After using Theano as my primary machine learning framework for the past year and a half, I decided it was time to give another framework a chance. The painful debugging process in Theano had already sucked away too many hours of my time, and I kept hearing all about the nice new features present in frameworks like Tensorflow and PyTorch. Having already used Tensorflow for some small things, I decided to try out PyTorch, for a couple reasons:

  1. Most obviously, I was intrigued by the imperative programming style and its implications for debugging. This is the main advertised feature of PyTorch, and, I have to say, it’s quite enticing. The days of waiting for my Theano function to compile, only to receive a cryptic error message could be over.
  2. Second, the imperative structure also seems to allow for more flexibility and avoids awkward abtractions like scan in Theano and TF. Writing native Python loops over tensors seems like a luxury.
  3. Third, it makes a lot of sense for reinforcement learning, which is what I am beginning to work on as a graduate student. When you’re training a model in an active environment, it is nice for the computation to happen when the lines are read by the interpreter. Sure, you can compile your graph and have a function that produces all the outputs and updates all the weights you need at each step, but it’s nice to have the added flexibility.
  4. Last, I just wanted to learn something different.
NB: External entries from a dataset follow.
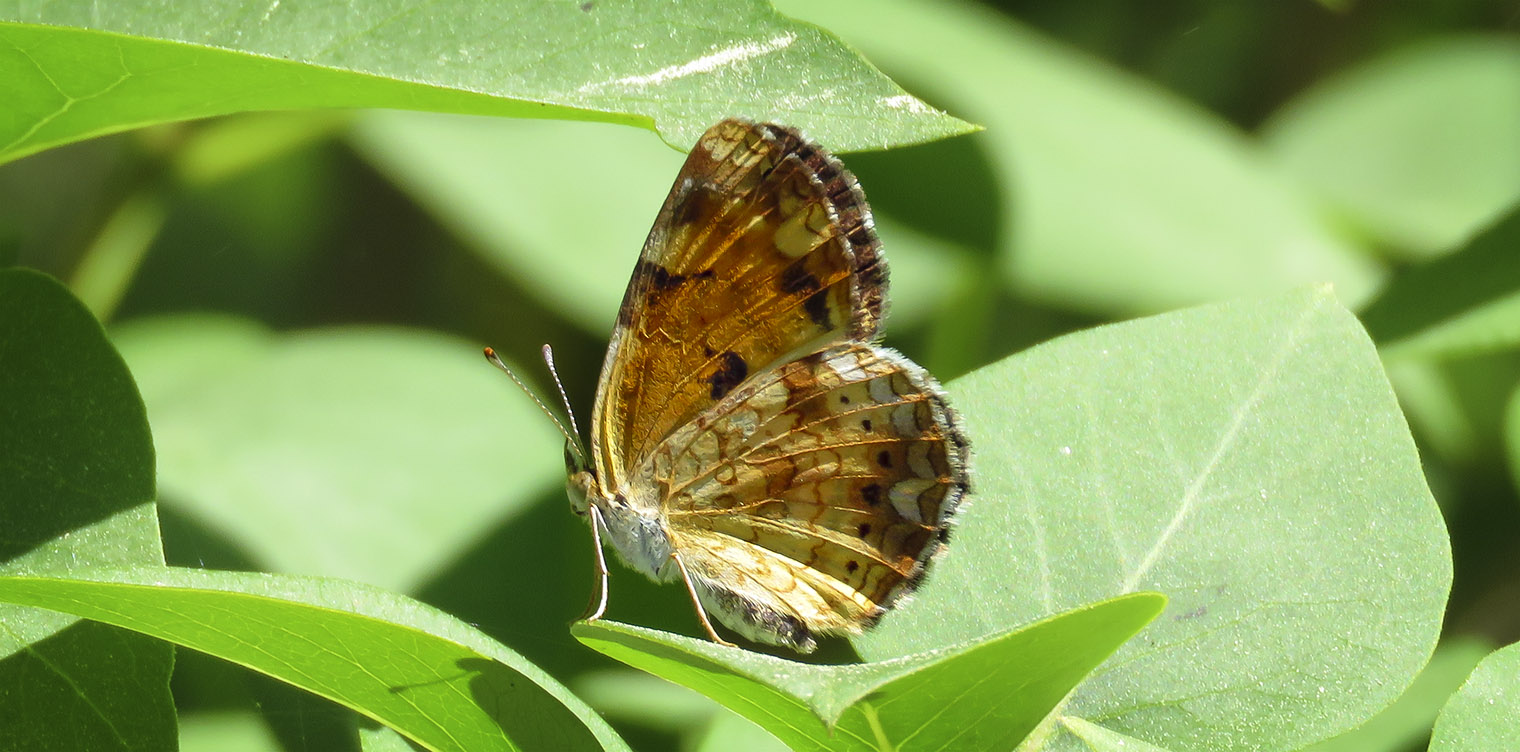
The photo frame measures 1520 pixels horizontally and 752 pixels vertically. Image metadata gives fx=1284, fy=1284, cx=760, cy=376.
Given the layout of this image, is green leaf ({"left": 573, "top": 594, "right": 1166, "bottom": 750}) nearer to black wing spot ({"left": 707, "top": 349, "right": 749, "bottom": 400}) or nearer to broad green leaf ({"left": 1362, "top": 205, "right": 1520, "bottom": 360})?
black wing spot ({"left": 707, "top": 349, "right": 749, "bottom": 400})

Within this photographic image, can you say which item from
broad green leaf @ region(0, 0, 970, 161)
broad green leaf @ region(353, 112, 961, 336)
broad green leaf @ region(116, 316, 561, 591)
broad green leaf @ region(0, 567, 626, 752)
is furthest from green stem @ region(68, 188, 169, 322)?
broad green leaf @ region(0, 567, 626, 752)

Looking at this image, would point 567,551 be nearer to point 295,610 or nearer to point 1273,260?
point 295,610

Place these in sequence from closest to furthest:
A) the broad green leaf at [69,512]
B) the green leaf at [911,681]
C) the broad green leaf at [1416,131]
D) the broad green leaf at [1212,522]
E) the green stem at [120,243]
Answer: the green leaf at [911,681] < the broad green leaf at [69,512] < the broad green leaf at [1212,522] < the green stem at [120,243] < the broad green leaf at [1416,131]

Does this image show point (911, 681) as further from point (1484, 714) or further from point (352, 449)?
point (352, 449)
The graph-based computation approach of Tensorflow was similar enough to Theano that the only advantages were the types of things you would expect from a software project with a team of Google engineers behind it (nicer API, good debugging features, Tensorboard, etc.).

I decided to implement Improved Training of Wasserstein GANs1 since it was something I had already implemented in Theano as part of a previous project (link), and, as such, it would provide a good testing ground to compare my experiences with the different frameworks. My implementation is available here.

Writing this code turned out to be remarkably easy, and I think PyTorch has won me over. There are some things that I find to be a little clunky such as the fact that you have to wrap all of your data, first in a Tensor and then into a Variable, if you want to do backprop; however, these little bits of apparent clunkiness also give me a level of control over things that I appreciate. For example, any time I want to transfer something to a GPU, I have to explicity call .cuda() on it. While annoying at first, I realized that I am more aware of the cost of data transfer from CPU to GPU and much more likely to write efficient code as a result. Overall, I have to say I’m definitely happy enough with my experience to switch over to PyTorch for my next project!

For my implementation of WGAP-GP, I deliberately chose to use a dataset that was not in the original paper, the Street View House Numbers dataset (SVHN). Though SVHN is not a particularly challenging dataset for generative modelling, I thought it would provide a mild test of the training stability that the authors claim (though, the experiments in the paper are quite thorough and convincing to begin with). Turns out, unsurprisingly, that the algorithm passed with flying colors. I got the below results on my first run, using the hyperparameters that the authors used for training on MNIST.

While, upon close inspection, it becomes clear which images are real and which are fake, this was impressive enough that I felt there was no need to even run it again. That may be a first in my ML career. You can also see the results of interpolating between two points in the noise space and feeding them through the generator network. These intermediate images form a smooth transition between the endpoints and show that the model is learning a meaningful latent space, rather than overfitting by memorizing the images in the training set. These positive results, achieved with minimal tedium, go to show that using a good framework to implement a good algorithm can go a long way in eliminating the headaches that are usually associated with Deep Learning training procedures.

  1. Gulrajani, I., Ahmed, F., Arjovsky, M., Dumoulin, V., & Courville, A. (2017). Improved Training of Wasserstein GANs. arXiv preprint arXiv:1704.00028.